Trends in artificial intelligence-supported e- learning: a systematic review and co-citation network analysis (1998-2019)

Kai-Yu Tang, Ching-Yi Chang, Gwo-Jen Hwang

In Interactive Learning Environments. January 2021.
DOI: 10.1080/10494820.2021.1875001

Abstract

Artificial intelligence (AI) has been widely explored across the world over the past decades. A particularly emerging topic is the application of AI in e-learning (AIeL) to improve the effectiveness of teaching and learning in precision education. This study aims to systematically review publication patterns for AIeL research with a focus on leading journals, countries, disciplines, and applications. In addition, a co-citation network analysis was conducted to explore the invisible relationships among the core papers of AIeL to reveal directions for future research. The analysis is based on a total of 86 core AIeL papers accompanied by 1149 citations in follow-up studies obtained from the Web of Science. It was found that a majority of AIeL studies focused on the development and applications of intelligent tutoring systems, followed by using AI to facilitate assessment and evaluation in e-learning contexts.

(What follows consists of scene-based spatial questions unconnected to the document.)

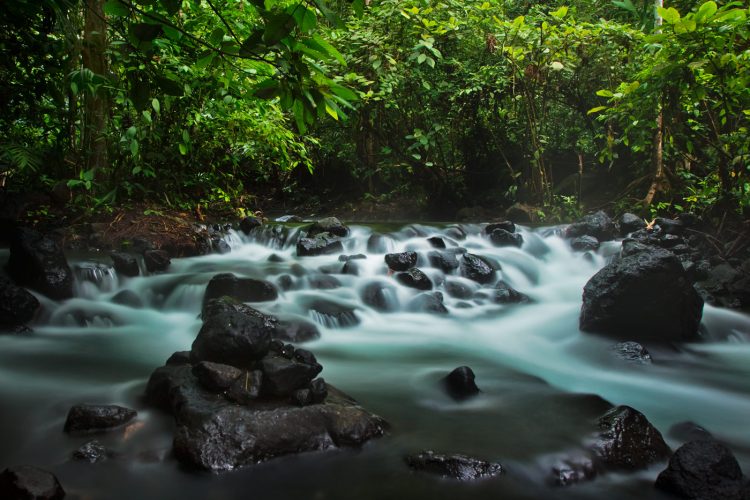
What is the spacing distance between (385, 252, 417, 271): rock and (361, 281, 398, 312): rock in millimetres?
592

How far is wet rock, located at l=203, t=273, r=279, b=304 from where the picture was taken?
549 centimetres

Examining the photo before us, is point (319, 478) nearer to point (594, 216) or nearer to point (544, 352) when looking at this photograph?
point (544, 352)

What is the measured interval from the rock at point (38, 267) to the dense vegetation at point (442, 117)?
1.43 metres

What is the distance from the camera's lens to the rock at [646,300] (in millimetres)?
5012

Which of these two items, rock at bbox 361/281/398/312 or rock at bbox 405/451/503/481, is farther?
Result: rock at bbox 361/281/398/312

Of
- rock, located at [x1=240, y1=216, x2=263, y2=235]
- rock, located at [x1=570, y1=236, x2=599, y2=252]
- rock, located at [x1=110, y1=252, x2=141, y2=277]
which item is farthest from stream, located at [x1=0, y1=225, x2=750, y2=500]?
rock, located at [x1=240, y1=216, x2=263, y2=235]

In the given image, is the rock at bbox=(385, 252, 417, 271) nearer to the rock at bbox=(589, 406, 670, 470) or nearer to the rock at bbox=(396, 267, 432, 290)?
the rock at bbox=(396, 267, 432, 290)

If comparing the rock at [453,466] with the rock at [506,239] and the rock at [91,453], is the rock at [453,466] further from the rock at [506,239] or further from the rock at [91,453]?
the rock at [506,239]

For field researchers, the visualized network diagram serves as a map to explore the invisible relationships among the core AIeL research, providing a structural understanding of AI-supported research in e-learning contexts. A further investigation of the follow-up studies behind the highly co-cited links revealed the extended research directions from the AIeL mainstreams, such as adaptive learning-based evaluation environments. Implications are discussed.